Whitmore v. Horwitz was filed in the Central District of California on April 20, 2021, seeking class certification and unspecified civil damages. The complaint alleges fraud by omission, aiding and abetting fraud, breach of fiduciary duty, and aiding and abetting breach of fiduciary duty.
Plaintiffs are a group of investors seeking to represent a class of those who invested in Horwitz’s company, 1inMM Capital, LLC (“1inMM”). The defendants are Zachary Horwitz, 1inMM, and City National Bank (“City National”), the bank that Horwitz and 1inMM used.
According to the Complaint, 1inMM, by and through Horwitz, marketed and sold promissory notes as high-yield investments backed by purported content distribution contracts with Netflix and HBO. Unbeknownst to investors, those contracts never existed. 1inMM had no revenue and no expectation of ever receiving revenue. Horwitz instead paid investor returns using new investor money, raising more than $690 million before his Ponzi scheme collapsed. He used investor funds in the City National accounts to pay for personal luxuries, a house, and his extravagant lifestyle. The unlawful nature of Horwitz’s enterprise was revealed on April 5, 2021, when the SEC filed a criminal complaint based on Horwitz’s wrongful conduct. Horwitz now owes investors more than $230,000,000.

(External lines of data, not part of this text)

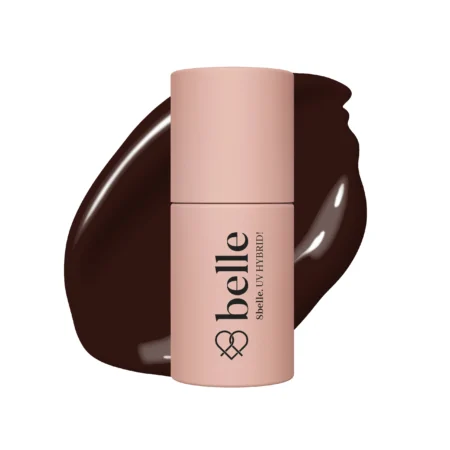 056 - 8belle Lakier hybrydowy - Hot Chocolate 7 ml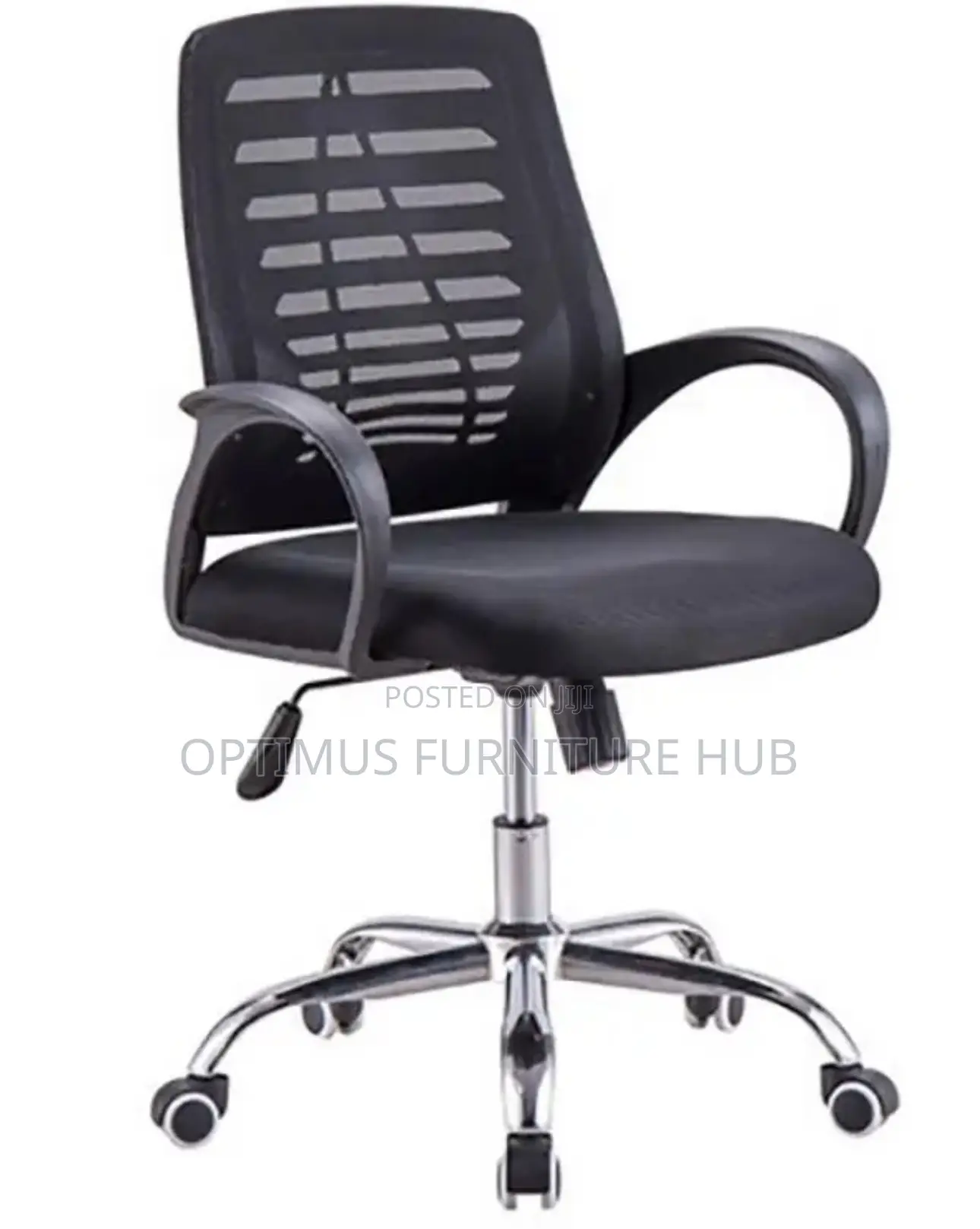 V Back Office Chair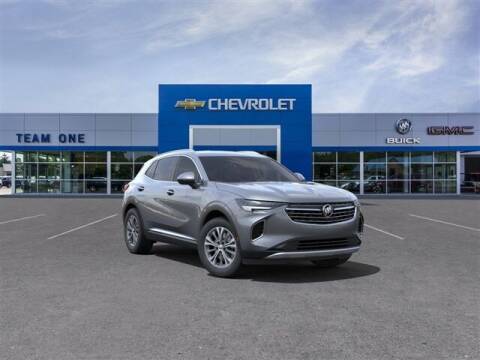 2022 Buick Envision for sale at TEAM ONE CHEVROLET BUICK GMC in Charlotte MI
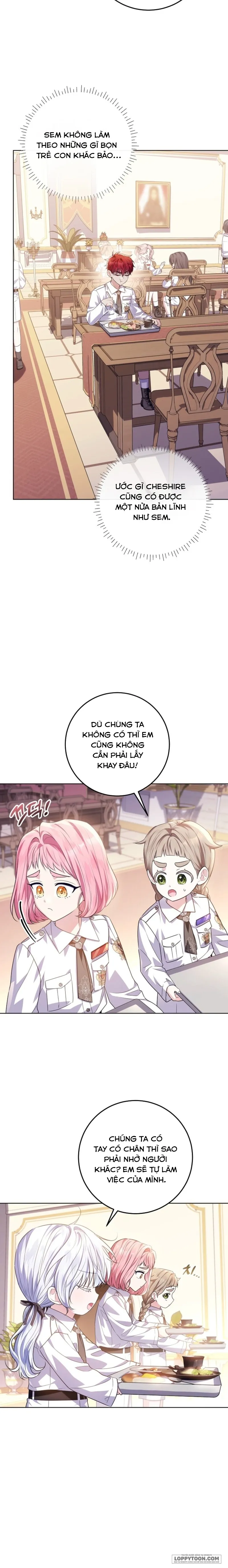 Người Cha Che Giấu Sức Mạnh - Chap 49 - Trang 15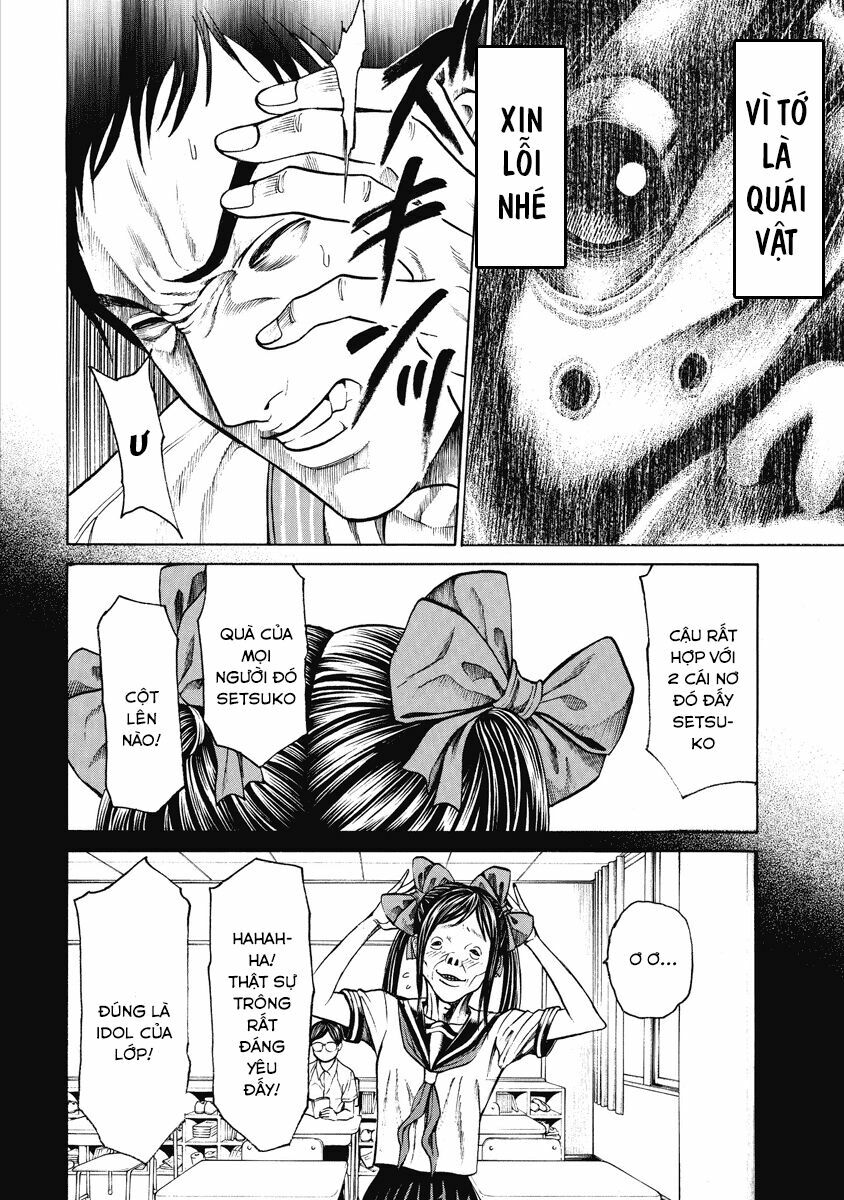Kiriko: Chapter 5: [END] : Giải quyết những chuyện đã qua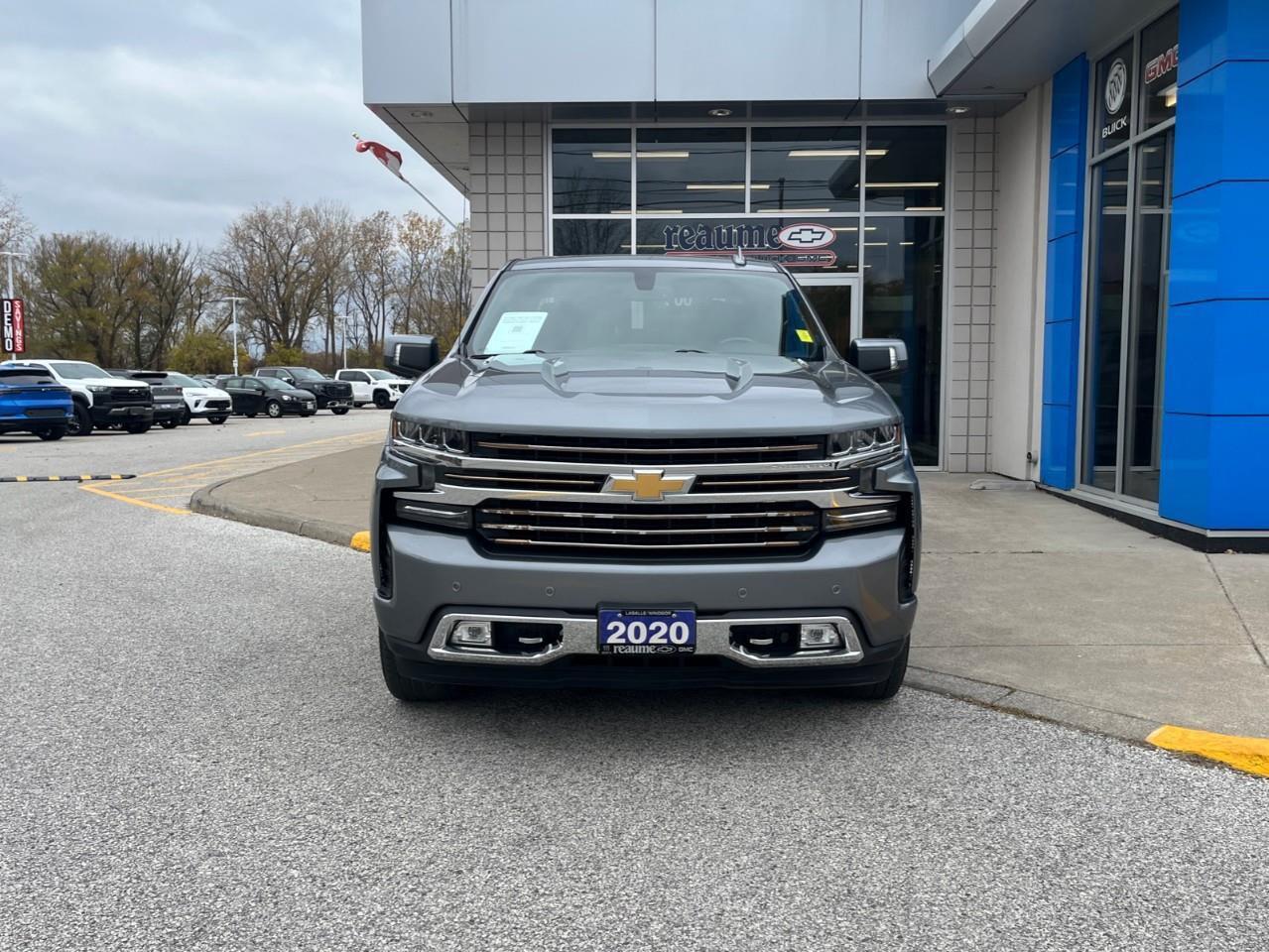 2020 Chevrolet Silverado 1500 HIGH COUNTRY DIESEL 22'S Photo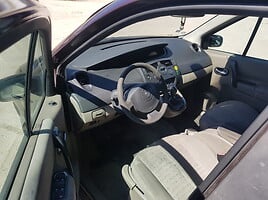 Renault Scenic II 2004 г запчясти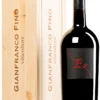 “Es” Primitivo Salento IGT 2021 · MAGNUM In Original-Holzkiste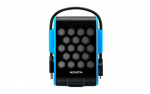 I&scaron;orinis HDD ADATA HD720 2TB USB 3.1 spalvota mėlyna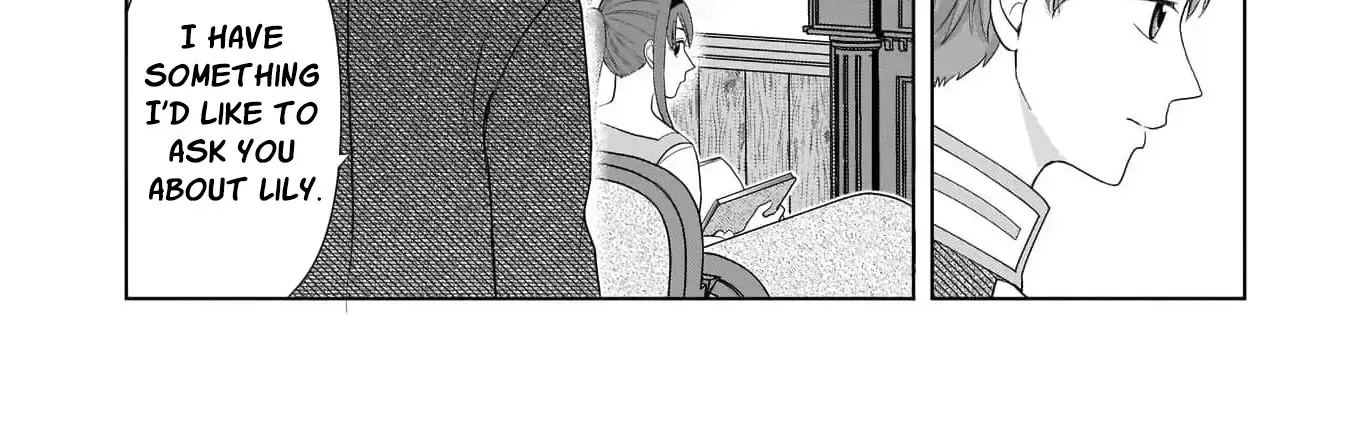I Don’t Want to Become a Saint Chapter 3 page 36 - 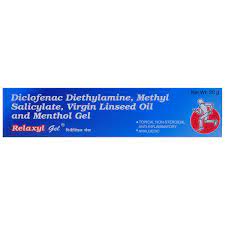 RELAXYL GEL 20GM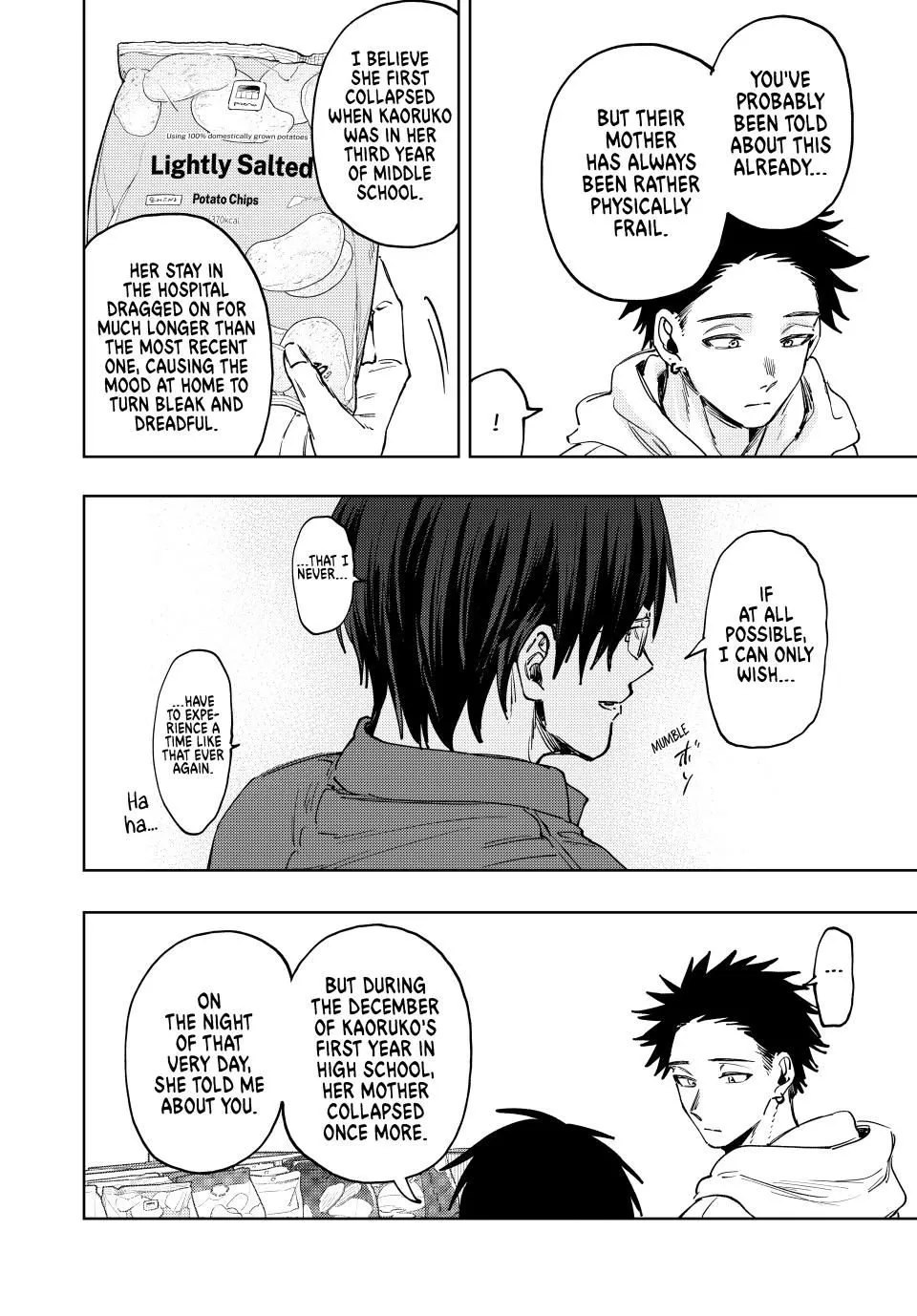 Read The Fragrant Flower Blooms With Dignity Manga Online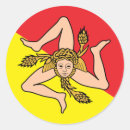 Search for sicily flag stickers Italia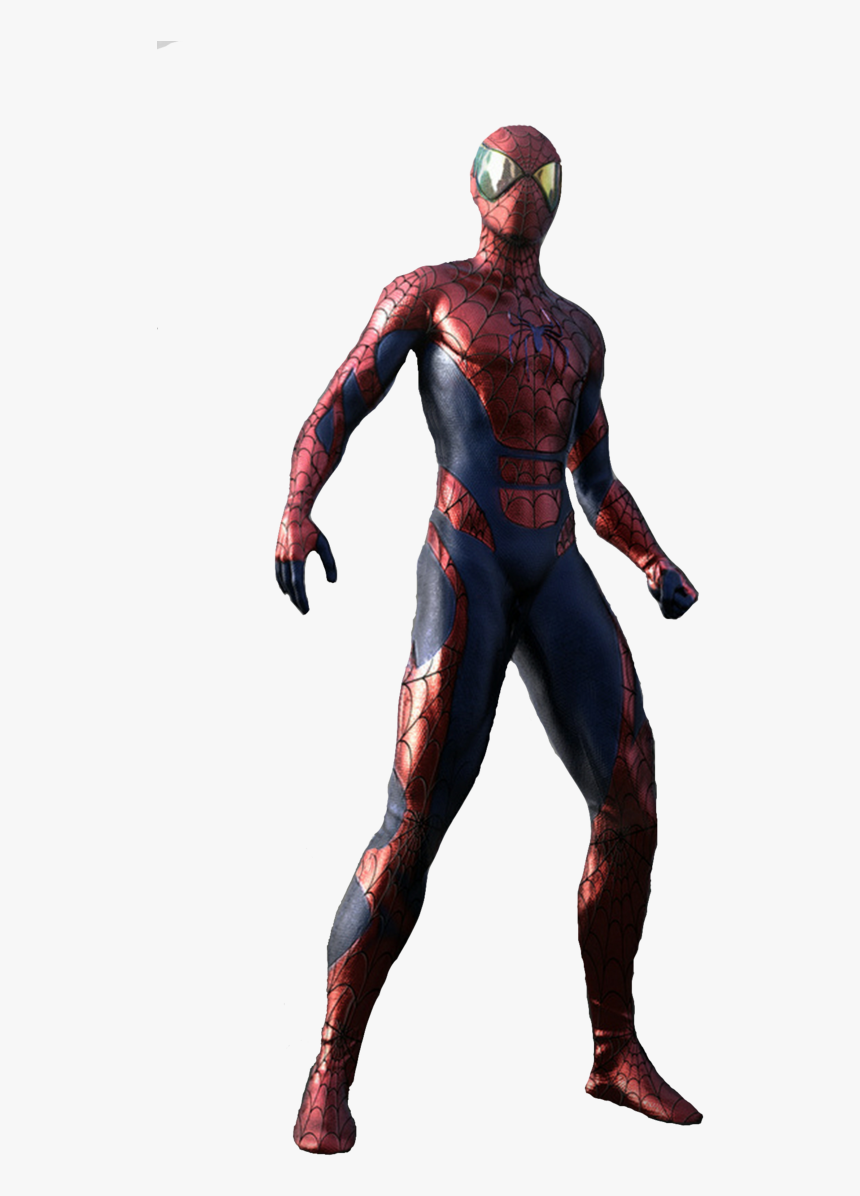 Spoderman Transparent Man Ps4 - Spider-man, HD Png Download, Free Download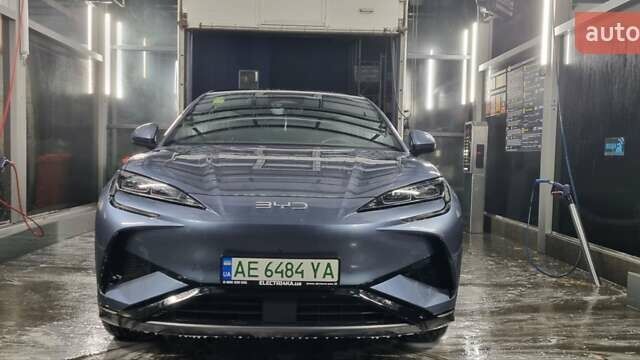 Серый БИД Sea Lion 07, объемом двигателя 0 л и пробегом 6 тыс. км за 30500 $, фото 1 на Automoto.ua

The claims against Horwitz and 1inMM are for fraud and breach of fiduciary duty, based on the fact that Horwitz made misrepresentations to investors and falsified records to substantiate his lies. The claims against City National are for aiding and abetting the fraud and breach of fiduciary duty, based on City National’s alleged failure to comply with the Bank Secrecy Act, 12 C.F.R. § 21.21, and other banking regulations.